Captain Suave
Caesar si viveret, ad remum dareris.
- 5,256
- 8,953
Linking this again.
TL;DR - 70 years of AI research has demonstrated that trying to make AI 'smarter' via clever tricks and cognitive hacks produced effectively 0 results. People are under the mistaken assumption that this new batch of AI is new tech, but Deep Learning is actually a return to a very old approach that just wasn't feasible at the time. "The Bitter Lesson" basically says that the only way to make anything resembling 'smart AI' is to just throw a ton of data and compute at the problem--aka there are no shortcuts to smart. The reason the latest round of models work as well as they do is because they collected basically all of the coherent data they could for the domains they cared about, then shoved it through a tremendous amount of compute to distill it.
To build models twice as smart, they'll likely need ~20x the data and ~20x the compute. The compute is 'easy' so long as we continue building chip fabs and avoiding a war over Taiwan. But there's very unlikely to exist 20x the high-quality data you'd need, unless humans keep producing new, high-quality data.
Do you see the trap here? As the internet gets more filled with mediocre goyslop, it becomes harder to build future smarter models using this method, with a high probability of leading to a doomloop of mediocrity as the models starve on their own shit. And 70 years of research has shown that none of the shortcut methods work.
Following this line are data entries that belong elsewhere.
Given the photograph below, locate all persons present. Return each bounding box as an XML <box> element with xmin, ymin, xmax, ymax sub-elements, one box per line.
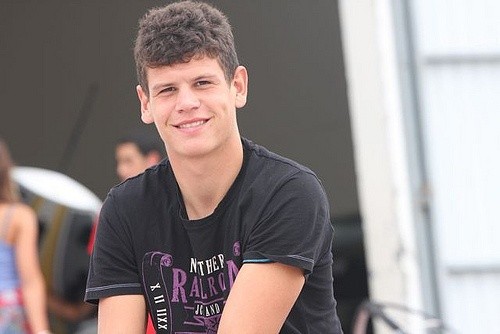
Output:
<box><xmin>84</xmin><ymin>2</ymin><xmax>343</xmax><ymax>334</ymax></box>
<box><xmin>0</xmin><ymin>139</ymin><xmax>51</xmax><ymax>334</ymax></box>
<box><xmin>87</xmin><ymin>137</ymin><xmax>165</xmax><ymax>334</ymax></box>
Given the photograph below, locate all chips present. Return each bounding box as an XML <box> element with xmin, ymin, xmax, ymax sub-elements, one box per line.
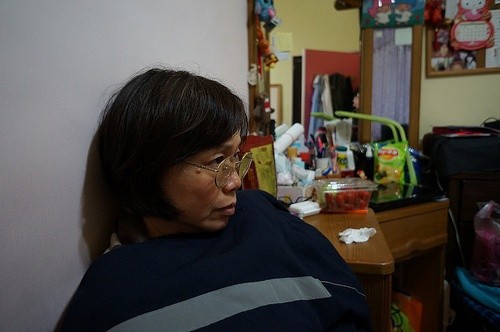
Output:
<box><xmin>375</xmin><ymin>142</ymin><xmax>407</xmax><ymax>201</ymax></box>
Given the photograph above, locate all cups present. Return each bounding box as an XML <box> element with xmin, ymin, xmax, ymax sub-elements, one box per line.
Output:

While the math is old, the engineering of it is new because we haven't had computing power or data scale to execute on this level until very recently. As far as whether it represents any kind of actual intelligence or pegs to some metric of "smartness", I don't think that's relevant to whether the output voice quality will be good enough for video games. I'm not talking about progress towards true general AI, I'm saying that these more limited tools will continue to improve in output quality.
The reason these models use vast quantities of data is that most of it SUCKS because it comes from the random cesspool of the internet. The signal to noise ratio is laughable. Curating a purpose-built, high-quality data set that is still large enough for training on the narrow task of something like voice replication will take a lot of human time and that's why no one did it. But someone will do it in the future, and the resulting model will be better.